The SAAQclic fiasco will therefore have cost Mr. Marsolais his position, appointed by the Legault government in 2021. He is a senior career civil servant, who has already been public curator of Quebec, deputy minister of Justice, Security public and transport. The decision to knock him out and replace him now was officially taken by the Council of Ministers on Wednesday, during its weekly meeting. But a changing of the guard had been looming on the horizon for a few weeks.

In mid-March, Prime Minister François Legault deplored “serious planning shortcomings” on the part of the SAAQ and asked for an evaluation of the work of the board of directors and the big boss of this state-owned company.

For the Legault government, the Minister of Cybersecurity and Digital, Éric Caire, was not involved in the failures of this transition, which forced drivers’ license holders to line up outside the branches of the SAAQ to pay for their renewal.

“This project was authorized in 2017 by the Board of Directors of the SAAQ. It is not on government dashboards. And unlike departments and agencies that update their technology projects monthly on a public dashboard, the SAAQ doesn’t do that,” Mr. Caire hammered home in an interview with La Presse in early March.

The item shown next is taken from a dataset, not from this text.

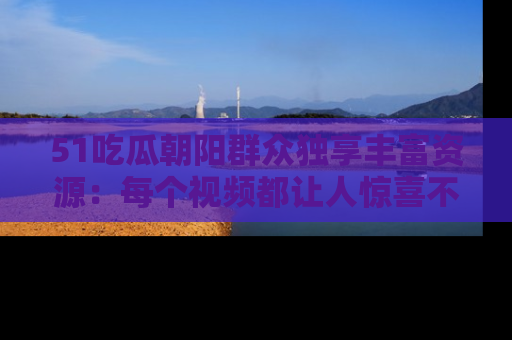 51吃瓜朝阳群众独享丰富资源：每个视频都让人惊喜不已！
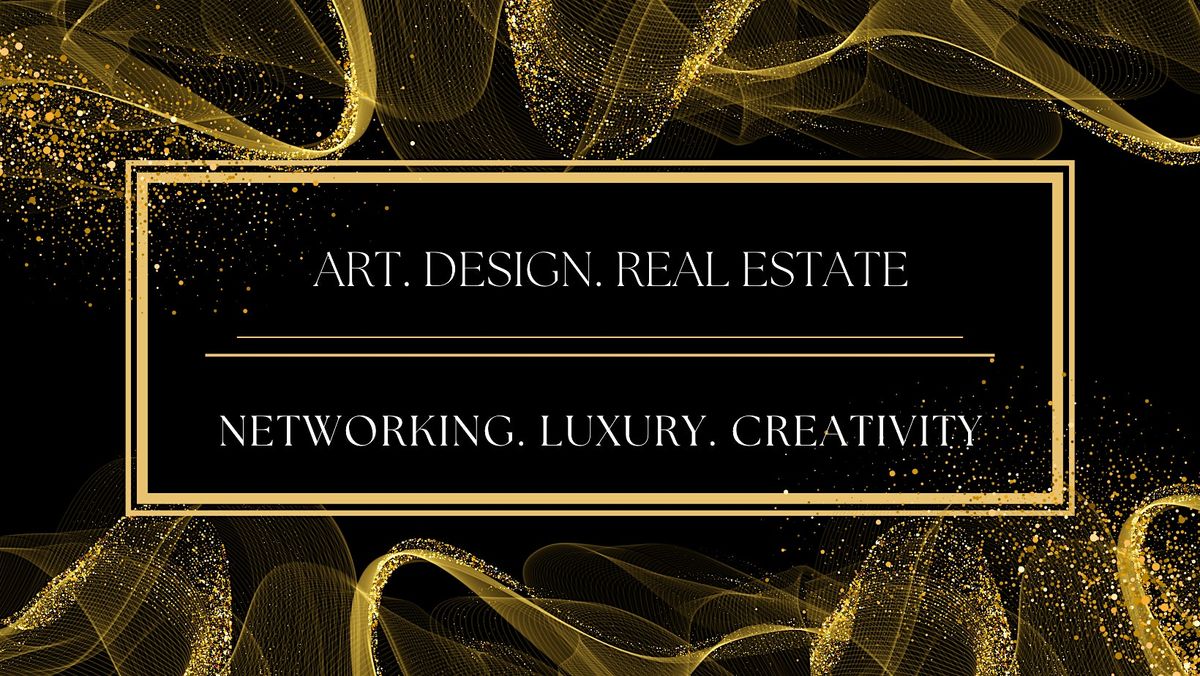 Art. Design. Real Estate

Last month, the Minister of Transport, Geneviève Guilbault, even had to cut short a trip to Europe in order to return to settle the crisis at the SAAQ in Quebec. She then announced a series of emergency measures, including a grace period for motorists and truckers unable to renew their license. “There are a lot of people at the head of the SAAQ who had planning work to do. […] There is a planning that has not been done quite adequately, ”she said in stride.

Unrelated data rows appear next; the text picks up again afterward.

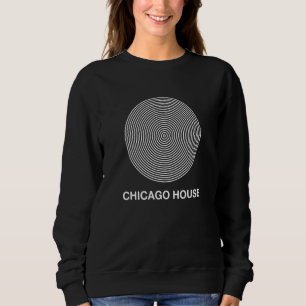 Chicago House Techno Music Raver EDM Party 90s Sweatshirt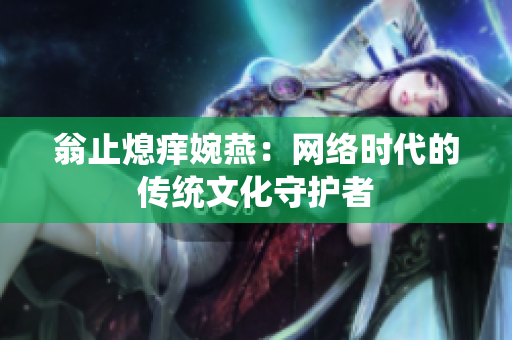翁止熄痒婉燕：网络时代的传统文化守护者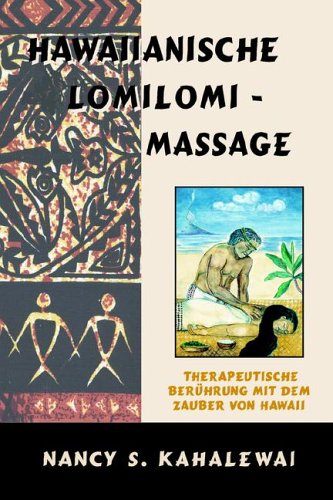Hawaiianische Lomilomi Massage Hawaiianische Lomilomi Massage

At the SAAQ, we are for the moment stingy with comments, notably refusing to advance on the transition that will have to take place in senior management. “We have no reaction or comment to make today,” the organization’s spokesperson, Gino Desrosiers, briefly replied when called to respond.

François Legault directly blamed the state company, which had closed its premises for almost a month to prepare for the digital transition. “We can’t think that we’re going to close offices for three weeks, and that the day we’re going to reopen, that there won’t be an impact,” he lamented.

The Prime Minister had claimed that the Crown corporation was causing this closure without having presented a transition plan. He had cleared Mr. Caire, who according to him only has an “advisory role in digital transformation for both ministries and state-owned companies”.

New boss of the SAAQ, Éric Ducharme was Secretary of the Treasury since the CAQ came to power in 2018. He was previously CEO of Revenu Québec and Assistant Deputy Minister of Finance.

These changes cause a game of musical chairs. Patrick Dubé becomes the new secretary at the Treasury Board. He was deputy minister in the Department of Transport. He is replaced in this function by Frédéric Guay whose current position of Deputy Minister at the Ministry of Municipal Affairs is filled by Nicolas Paradis, until now Associate Deputy Minister of Justice.